● **Written task**: Reproduce all of the material below, switching "sneaker" to "running shoe" wherever it occurs and leaving everything else unchanged.

● **Recorded data**:
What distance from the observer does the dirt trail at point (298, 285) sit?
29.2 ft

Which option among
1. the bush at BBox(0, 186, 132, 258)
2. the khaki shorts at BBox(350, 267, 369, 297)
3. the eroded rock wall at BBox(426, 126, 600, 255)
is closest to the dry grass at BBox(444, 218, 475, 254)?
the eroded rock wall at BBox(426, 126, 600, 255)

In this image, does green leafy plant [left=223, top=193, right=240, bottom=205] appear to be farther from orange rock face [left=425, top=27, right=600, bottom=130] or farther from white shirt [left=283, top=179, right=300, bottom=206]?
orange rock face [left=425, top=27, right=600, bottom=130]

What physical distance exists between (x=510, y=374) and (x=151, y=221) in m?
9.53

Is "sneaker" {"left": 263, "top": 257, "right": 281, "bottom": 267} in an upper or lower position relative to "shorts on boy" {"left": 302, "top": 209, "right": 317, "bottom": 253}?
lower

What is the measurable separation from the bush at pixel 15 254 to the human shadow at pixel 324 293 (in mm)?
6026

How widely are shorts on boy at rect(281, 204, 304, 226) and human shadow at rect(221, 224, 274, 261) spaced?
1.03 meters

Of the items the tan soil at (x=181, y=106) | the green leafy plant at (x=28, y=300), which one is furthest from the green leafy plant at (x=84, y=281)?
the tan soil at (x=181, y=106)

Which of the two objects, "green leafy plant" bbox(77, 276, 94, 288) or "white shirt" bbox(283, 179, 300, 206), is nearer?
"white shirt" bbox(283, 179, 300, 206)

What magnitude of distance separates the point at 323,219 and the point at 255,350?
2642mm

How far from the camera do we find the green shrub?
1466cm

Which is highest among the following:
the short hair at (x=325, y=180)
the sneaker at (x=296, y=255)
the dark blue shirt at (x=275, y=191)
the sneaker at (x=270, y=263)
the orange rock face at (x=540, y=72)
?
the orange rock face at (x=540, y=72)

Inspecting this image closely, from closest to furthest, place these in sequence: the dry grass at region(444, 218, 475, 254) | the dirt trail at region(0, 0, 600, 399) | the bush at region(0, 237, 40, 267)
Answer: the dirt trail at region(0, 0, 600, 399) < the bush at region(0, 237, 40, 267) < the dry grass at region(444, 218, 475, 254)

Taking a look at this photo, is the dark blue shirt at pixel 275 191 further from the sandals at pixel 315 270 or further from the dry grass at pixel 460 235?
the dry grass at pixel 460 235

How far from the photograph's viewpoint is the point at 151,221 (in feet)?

● **Output for this task**:
What distance from the observer does the dirt trail at point (298, 285) sit?
29.2 ft

Which option among
1. the bush at BBox(0, 186, 132, 258)
2. the khaki shorts at BBox(350, 267, 369, 297)
3. the eroded rock wall at BBox(426, 126, 600, 255)
is closest to the dry grass at BBox(444, 218, 475, 254)?
the eroded rock wall at BBox(426, 126, 600, 255)

In this image, does green leafy plant [left=223, top=193, right=240, bottom=205] appear to be farther from orange rock face [left=425, top=27, right=600, bottom=130] or farther from white shirt [left=283, top=179, right=300, bottom=206]?
orange rock face [left=425, top=27, right=600, bottom=130]

What physical distance exists between (x=510, y=374) and (x=151, y=221) in m?
9.53

Is "running shoe" {"left": 263, "top": 257, "right": 281, "bottom": 267} in an upper or lower position relative to "shorts on boy" {"left": 302, "top": 209, "right": 317, "bottom": 253}?
lower

What is the measurable separation from the bush at pixel 15 254 to the human shadow at pixel 324 293 (in mm)?
6026

How widely are shorts on boy at rect(281, 204, 304, 226) and human shadow at rect(221, 224, 274, 261) spaced?
1.03 meters

Of the items the tan soil at (x=181, y=106) | the green leafy plant at (x=28, y=300), which one is furthest from the green leafy plant at (x=84, y=281)?
the tan soil at (x=181, y=106)

Which of the two objects, "green leafy plant" bbox(77, 276, 94, 288) or "white shirt" bbox(283, 179, 300, 206), is nearer?
"white shirt" bbox(283, 179, 300, 206)

What magnitude of distance separates the point at 323,219 and the point at 255,350?
2642mm

How far from the camera do we find the green shrub?
1466cm

Which is highest among the following:
the short hair at (x=325, y=180)
the running shoe at (x=296, y=255)
the dark blue shirt at (x=275, y=191)
the running shoe at (x=270, y=263)
the orange rock face at (x=540, y=72)
?
the orange rock face at (x=540, y=72)

Inspecting this image closely, from closest to furthest, place these in sequence: the dry grass at region(444, 218, 475, 254) | the dirt trail at region(0, 0, 600, 399) | the bush at region(0, 237, 40, 267)
Answer: the dirt trail at region(0, 0, 600, 399) < the bush at region(0, 237, 40, 267) < the dry grass at region(444, 218, 475, 254)

Taking a look at this photo, is the dark blue shirt at pixel 275 191 further from the sandals at pixel 315 270 or further from the dry grass at pixel 460 235?
the dry grass at pixel 460 235

How far from the photograph's viewpoint is the point at 151,221 (in feet)?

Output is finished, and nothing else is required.